お楽しみください。
悠と会ってから半年が経った。あれから悠とは連絡を取り合い、神の存在を信じてもらい、親友になった。さらに悠は二年ほど前に起きた自身の秘密を教えてくれた。
ユグドラシルとの取引で自分の中に繋がっており、兵器をダウンロードするたびに記憶を失うことを知った。
僕が生きていた時は、そうだったと思い出すことがある。そういえばあれから十五巻を買ってなかったと思い、いつか買おうと先延ばしてしまう。
話は戻すが、取引については協力はすると約束しているが、記憶のことまではなんともできない。
人間の記憶はいくら神でも戻すことはできない。仮にできたとしても、その人の身体に負担がかかり、いつか死んでしまうからだ。
僕にできるのは杖を使って過去を写し出すことだ。悠も納得してもらっている。
さらに、悠には僕の過去を話している。自分は他の世界の人間であることと、何年も前に死んで神になったこと、そしてこの世界を管理していることを信じてくれた。
それから僕達は連絡を取り合う仲になった。
「それでそっちは?」
「訓練ばかりだ。そっちはどうだ?」
僕は家に戻り、悠と連絡を取っている。
「こっちも仕事が忙しくて、休みがないよ。そっちの世界に行ったり来たりだよ」
僕は愚痴を漏らした。最近悠達のいる世界に歪みが大量に発見し、治しても他の場所で起きる。他の世界でも歪みが起きており、他の神達も大忙しだ。
今日も仕事で遅くなり、今ベットで休んでいる。時間は深夜の1時、第12世界では朝の8時前である。
下界と神界とでは時間の流れが違い、下界での1分は神界では6時間である。ドラゴンボールに出てくる精神と時の部屋と同じである。
しかし日付は下界と同じで、どんなに時間が経っても365年で1年である。
そのため、僕は千年以上生きているが、下界ではまだ4年しか経っていない。そのため、歳は15歳である。

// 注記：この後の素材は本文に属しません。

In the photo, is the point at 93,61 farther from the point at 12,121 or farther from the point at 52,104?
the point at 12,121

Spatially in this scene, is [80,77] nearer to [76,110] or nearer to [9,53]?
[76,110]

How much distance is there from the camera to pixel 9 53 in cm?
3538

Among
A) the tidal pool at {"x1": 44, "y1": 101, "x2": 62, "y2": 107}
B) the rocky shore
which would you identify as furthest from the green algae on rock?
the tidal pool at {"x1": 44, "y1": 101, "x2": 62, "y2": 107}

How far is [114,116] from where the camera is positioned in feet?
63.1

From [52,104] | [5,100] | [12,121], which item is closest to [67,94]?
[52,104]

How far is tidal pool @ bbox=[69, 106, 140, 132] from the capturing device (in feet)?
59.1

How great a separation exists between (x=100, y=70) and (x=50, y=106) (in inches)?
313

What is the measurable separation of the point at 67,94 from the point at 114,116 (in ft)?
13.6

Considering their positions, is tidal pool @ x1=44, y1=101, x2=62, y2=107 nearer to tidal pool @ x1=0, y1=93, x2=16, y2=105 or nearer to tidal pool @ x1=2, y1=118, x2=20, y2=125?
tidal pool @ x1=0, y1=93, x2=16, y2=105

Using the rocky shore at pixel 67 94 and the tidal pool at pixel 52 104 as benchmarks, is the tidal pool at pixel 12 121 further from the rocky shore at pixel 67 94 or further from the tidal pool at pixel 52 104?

神界に住む神々は歳をとらないので見た目は変わらず、老いというのはない。
「そっちじゃ紫のクラーケンが討伐されたみたいだな」
「ああ。ミッドガルが倒したと聞いている」
1年半前、ミッドガルのDが倒したと噂されている。それを知ったのは昨日のことである。
原作通り、この世界のドラゴンは自分と適合するDと見染めることで、そのDを同種のドラゴンにしようとしている。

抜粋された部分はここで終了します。